**Provided records:**
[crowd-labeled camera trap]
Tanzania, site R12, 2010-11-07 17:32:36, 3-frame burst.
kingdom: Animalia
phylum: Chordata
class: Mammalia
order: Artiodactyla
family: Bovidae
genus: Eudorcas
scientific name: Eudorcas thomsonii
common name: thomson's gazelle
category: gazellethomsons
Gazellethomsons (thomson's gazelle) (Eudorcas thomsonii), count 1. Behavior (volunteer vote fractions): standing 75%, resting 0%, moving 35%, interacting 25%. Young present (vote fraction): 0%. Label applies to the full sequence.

---

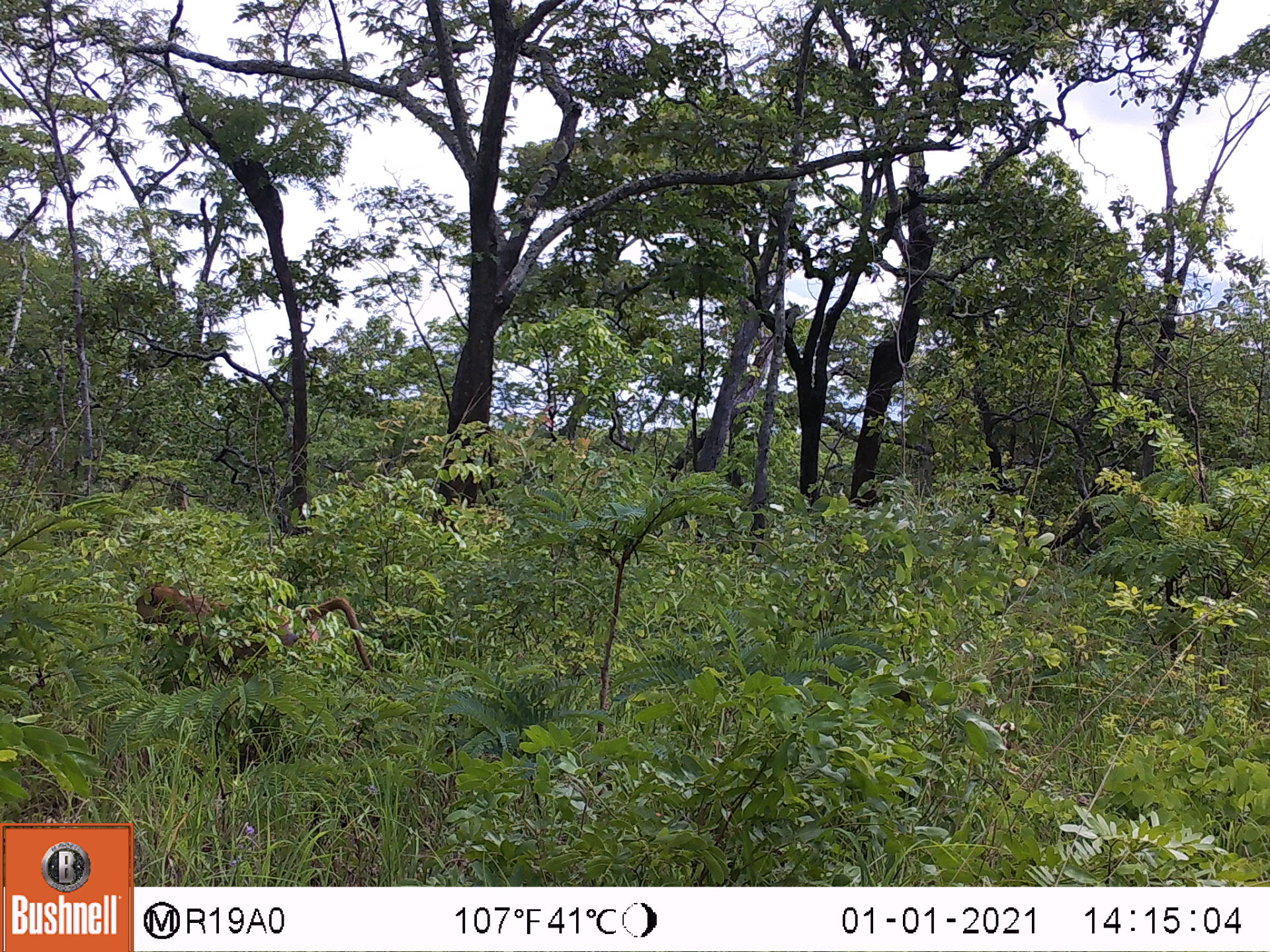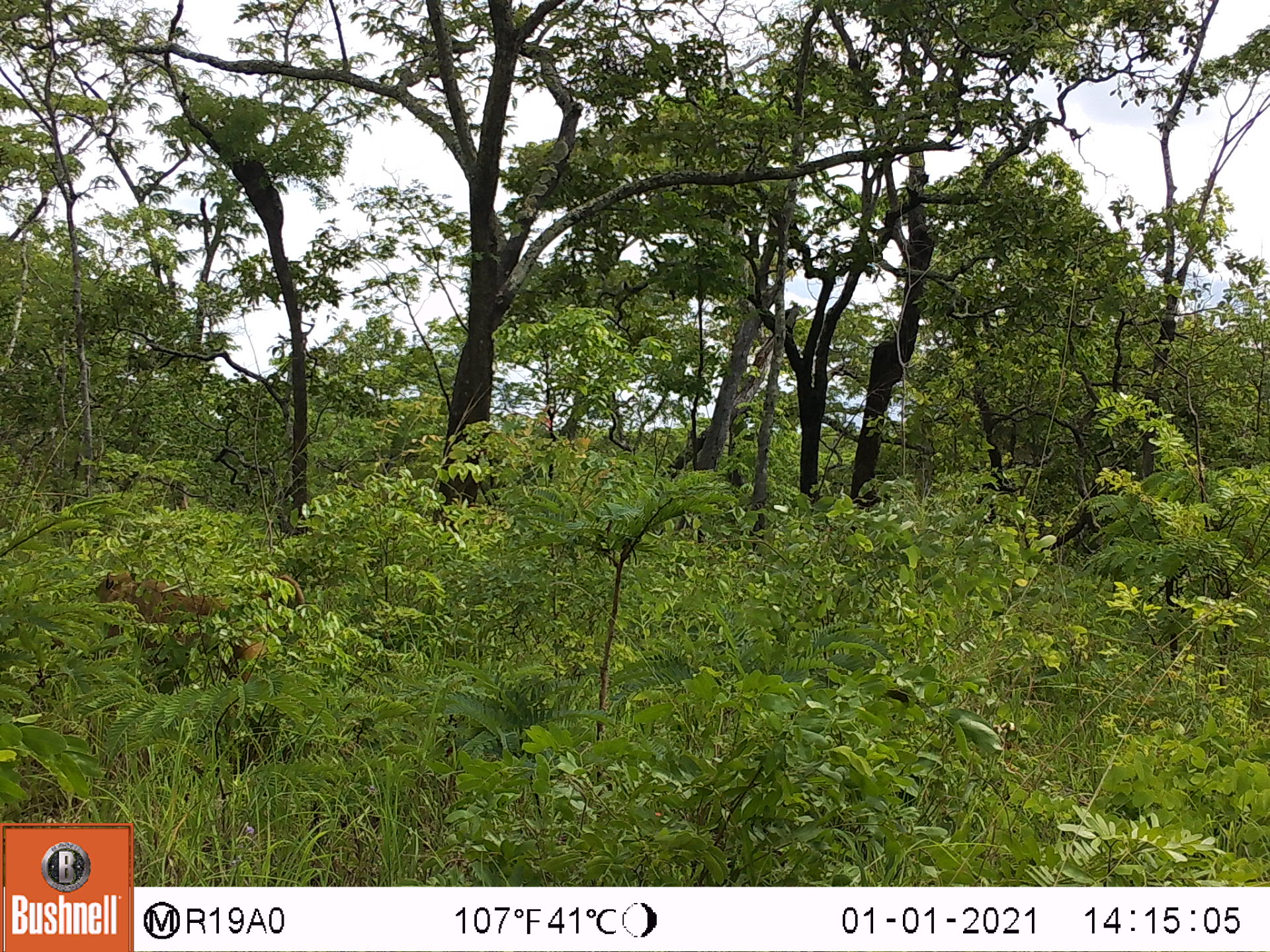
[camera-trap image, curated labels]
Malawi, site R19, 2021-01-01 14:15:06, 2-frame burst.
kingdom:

...

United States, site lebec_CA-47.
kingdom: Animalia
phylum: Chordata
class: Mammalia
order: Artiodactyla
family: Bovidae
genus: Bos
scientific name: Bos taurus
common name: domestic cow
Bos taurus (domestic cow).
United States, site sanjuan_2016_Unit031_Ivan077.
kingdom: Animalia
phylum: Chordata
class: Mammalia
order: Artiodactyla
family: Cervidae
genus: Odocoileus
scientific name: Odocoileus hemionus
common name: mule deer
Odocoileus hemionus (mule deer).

**Your objective:** Among the lines of the preceding listing, tally those that include "frame"; reply with the number alone.

**Result of the task:** 2